• Source information:

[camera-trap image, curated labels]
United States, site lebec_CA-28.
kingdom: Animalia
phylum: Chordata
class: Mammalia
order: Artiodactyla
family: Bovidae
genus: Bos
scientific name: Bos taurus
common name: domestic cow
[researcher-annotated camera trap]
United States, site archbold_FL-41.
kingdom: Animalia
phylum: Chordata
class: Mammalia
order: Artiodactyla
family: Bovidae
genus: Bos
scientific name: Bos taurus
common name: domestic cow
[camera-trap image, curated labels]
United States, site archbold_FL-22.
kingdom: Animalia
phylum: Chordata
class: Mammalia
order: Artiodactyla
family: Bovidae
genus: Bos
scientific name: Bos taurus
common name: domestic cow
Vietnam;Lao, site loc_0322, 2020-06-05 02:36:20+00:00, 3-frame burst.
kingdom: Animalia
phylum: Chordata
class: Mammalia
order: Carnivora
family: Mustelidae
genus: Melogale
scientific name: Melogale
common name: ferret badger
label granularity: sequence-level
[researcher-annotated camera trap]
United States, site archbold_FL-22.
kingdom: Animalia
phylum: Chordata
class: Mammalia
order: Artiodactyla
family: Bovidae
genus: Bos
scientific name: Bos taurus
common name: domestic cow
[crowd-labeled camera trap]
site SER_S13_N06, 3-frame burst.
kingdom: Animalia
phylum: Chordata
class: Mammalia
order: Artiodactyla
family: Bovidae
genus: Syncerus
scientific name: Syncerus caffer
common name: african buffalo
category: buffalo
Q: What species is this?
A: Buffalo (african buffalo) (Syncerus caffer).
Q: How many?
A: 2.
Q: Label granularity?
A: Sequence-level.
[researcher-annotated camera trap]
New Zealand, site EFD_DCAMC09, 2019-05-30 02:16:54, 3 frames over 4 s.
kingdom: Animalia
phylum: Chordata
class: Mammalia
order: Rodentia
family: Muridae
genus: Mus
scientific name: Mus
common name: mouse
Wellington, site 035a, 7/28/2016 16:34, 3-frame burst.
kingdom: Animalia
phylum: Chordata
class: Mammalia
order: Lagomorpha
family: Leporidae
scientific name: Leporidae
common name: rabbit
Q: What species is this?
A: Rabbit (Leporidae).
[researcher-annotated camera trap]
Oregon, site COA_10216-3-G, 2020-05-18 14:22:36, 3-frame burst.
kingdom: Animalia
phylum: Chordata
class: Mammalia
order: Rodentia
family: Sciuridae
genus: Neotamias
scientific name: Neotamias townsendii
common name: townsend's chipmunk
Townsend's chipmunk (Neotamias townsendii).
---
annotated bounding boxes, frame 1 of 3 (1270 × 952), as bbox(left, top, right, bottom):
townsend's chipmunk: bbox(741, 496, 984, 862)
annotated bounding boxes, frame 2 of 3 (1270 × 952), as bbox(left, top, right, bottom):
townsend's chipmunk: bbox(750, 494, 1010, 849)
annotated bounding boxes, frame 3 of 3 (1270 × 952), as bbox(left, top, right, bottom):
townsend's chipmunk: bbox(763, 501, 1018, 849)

• Task to complete: The records above are to be written out again word for word.

• Problem solution:
[camera-trap image, curated labels]
United States, site lebec_CA-28.
kingdom: Animalia
phylum: Chordata
class: Mammalia
order: Artiodactyla
family: Bovidae
genus: Bos
scientific name: Bos taurus
common name: domestic cow
[researcher-annotated camera trap]
United States, site archbold_FL-41.
kingdom: Animalia
phylum: Chordata
class: Mammalia
order: Artiodactyla
family: Bovidae
genus: Bos
scientific name: Bos taurus
common name: domestic cow
[camera-trap image, curated labels]
United States, site archbold_FL-22.
kingdom: Animalia
phylum: Chordata
class: Mammalia
order: Artiodactyla
family: Bovidae
genus: Bos
scientific name: Bos taurus
common name: domestic cow
Vietnam;Lao, site loc_0322, 2020-06-05 02:36:20+00:00, 3-frame burst.
kingdom: Animalia
phylum: Chordata
class: Mammalia
order: Carnivora
family: Mustelidae
genus: Melogale
scientific name: Melogale
common name: ferret badger
label granularity: sequence-level
[researcher-annotated camera trap]
United States, site archbold_FL-22.
kingdom: Animalia
phylum: Chordata
class: Mammalia
order: Artiodactyla
family: Bovidae
genus: Bos
scientific name: Bos taurus
common name: domestic cow
[crowd-labeled camera trap]
site SER_S13_N06, 3-frame burst.
kingdom: Animalia
phylum: Chordata
class: Mammalia
order: Artiodactyla
family: Bovidae
genus: Syncerus
scientific name: Syncerus caffer
common name: african buffalo
category: buffalo
Q: What species is this?
A: Buffalo (african buffalo) (Syncerus caffer).
Q: How many?
A: 2.
Q: Label granularity?
A: Sequence-level.
[researcher-annotated camera trap]
New Zealand, site EFD_DCAMC09, 2019-05-30 02:16:54, 3 frames over 4 s.
kingdom: Animalia
phylum: Chordata
class: Mammalia
order: Rodentia
family: Muridae
genus: Mus
scientific name: Mus
common name: mouse
Wellington, site 035a, 7/28/2016 16:34, 3-frame burst.
kingdom: Animalia
phylum: Chordata
class: Mammalia
order: Lagomorpha
family: Leporidae
scientific name: Leporidae
common name: rabbit
Q: What species is this?
A: Rabbit (Leporidae).
[researcher-annotated camera trap]
Oregon, site COA_10216-3-G, 2020-05-18 14:22:36, 3-frame burst.
kingdom: Animalia
phylum: Chordata
class: Mammalia
order: Rodentia
family: Sciuridae
genus: Neotamias
scientific name: Neotamias townsendii
common name: townsend's chipmunk
Townsend's chipmunk (Neotamias townsendii).
---
annotated bounding boxes, frame 1 of 3 (1270 × 952), as bbox(left, top, right, bottom):
townsend's chipmunk: bbox(741, 496, 984, 862)
annotated bounding boxes, frame 2 of 3 (1270 × 952), as bbox(left, top, right, bottom):
townsend's chipmunk: bbox(750, 494, 1010, 849)
annotated bounding boxes, frame 3 of 3 (1270 × 952), as bbox(left, top, right, bottom):
townsend's chipmunk: bbox(763, 501, 1018, 849)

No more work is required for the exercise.